WHAT THIS EXERCISE ASKS:
1. According to the footnotes, which constitution included a provision for admitting deserving individuals to citizenship?
2. Using the footnotes, explain which people the quoted passage on the government of Siena includes and what it means by those who "have rank."
3. Quote the footnotes from "Consult Appendix ii." up to and including "by the republics.".

EXCERPTED TEXT:
[1] Villari, _Life of Savonarola_, vol. i. p. 259, may be consulted
concerning the further distinction of Benefiziati, Statuali,
Aggravezzati, at Florence. See also Varchi, vol. i. pp. 165-70.
Consult Appendix ii.
[2] It must be mentioned that a provision for admitting deserving
individuals to citizenship formed part of the Florentine
Constitution of 1495. The principle was not, however, recognized at
large by the republics.
[3] On the Government of Siena (vol. i. p. 351 of his collected
works): 'I say not all the inhabitants of the state, but all those
who have rank; that is, who have acquired, either in their own
persons or through their ancestors, the right of taking magistracy,
in short those who are participes imperandi et parendi.' What has
already been said in Chapter II. about the origin of the Italian
Republics will explain this definition of burghership.

RECORD EXTRACTS:
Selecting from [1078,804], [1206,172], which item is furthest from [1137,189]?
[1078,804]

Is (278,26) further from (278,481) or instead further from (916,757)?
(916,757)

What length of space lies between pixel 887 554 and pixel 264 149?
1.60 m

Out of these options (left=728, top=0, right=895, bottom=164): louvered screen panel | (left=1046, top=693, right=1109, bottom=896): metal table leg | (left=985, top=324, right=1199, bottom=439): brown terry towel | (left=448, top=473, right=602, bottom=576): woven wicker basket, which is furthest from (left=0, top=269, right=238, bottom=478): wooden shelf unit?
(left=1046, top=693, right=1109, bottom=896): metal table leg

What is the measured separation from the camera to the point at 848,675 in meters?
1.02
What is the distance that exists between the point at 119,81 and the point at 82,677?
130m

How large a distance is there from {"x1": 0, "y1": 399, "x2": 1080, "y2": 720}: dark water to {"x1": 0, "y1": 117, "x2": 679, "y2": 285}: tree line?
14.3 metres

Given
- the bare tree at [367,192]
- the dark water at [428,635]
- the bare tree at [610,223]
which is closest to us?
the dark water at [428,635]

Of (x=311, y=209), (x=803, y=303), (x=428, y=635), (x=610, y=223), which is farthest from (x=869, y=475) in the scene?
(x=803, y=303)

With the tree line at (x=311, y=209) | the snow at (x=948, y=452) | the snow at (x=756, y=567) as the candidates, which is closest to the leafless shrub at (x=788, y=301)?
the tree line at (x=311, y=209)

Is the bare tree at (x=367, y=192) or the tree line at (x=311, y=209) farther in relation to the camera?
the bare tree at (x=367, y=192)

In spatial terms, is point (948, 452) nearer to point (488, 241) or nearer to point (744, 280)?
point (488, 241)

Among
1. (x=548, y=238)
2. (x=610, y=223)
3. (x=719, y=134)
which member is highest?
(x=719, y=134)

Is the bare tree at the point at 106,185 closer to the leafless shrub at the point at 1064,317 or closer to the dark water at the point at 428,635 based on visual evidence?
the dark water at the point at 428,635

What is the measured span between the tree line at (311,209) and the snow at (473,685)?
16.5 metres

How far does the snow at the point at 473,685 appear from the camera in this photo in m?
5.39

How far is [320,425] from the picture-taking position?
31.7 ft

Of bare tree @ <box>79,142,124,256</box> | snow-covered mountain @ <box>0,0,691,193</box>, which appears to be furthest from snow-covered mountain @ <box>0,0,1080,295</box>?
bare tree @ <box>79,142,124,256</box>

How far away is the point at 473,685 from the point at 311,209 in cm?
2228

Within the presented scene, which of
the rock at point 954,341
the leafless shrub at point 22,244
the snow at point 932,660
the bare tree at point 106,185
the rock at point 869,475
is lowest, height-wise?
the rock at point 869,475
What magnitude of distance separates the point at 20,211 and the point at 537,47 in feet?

RESPONSES PER TASK:
1. The Florentine Constitution of 1495.

2. The passage includes not all the inhabitants of the state but only those who have rank. Having rank means having acquired the right of taking magistracy, either in one's own person or through one's ancestors. In short, these are the ones who are participes imperandi et parendi.

3.
Consult Appendix ii.
[2] It must be mentioned that a provision for admitting deserving
individuals to citizenship formed part of the Florentine
Constitution of 1495. The principle was not, however, recognized at
large by the republics.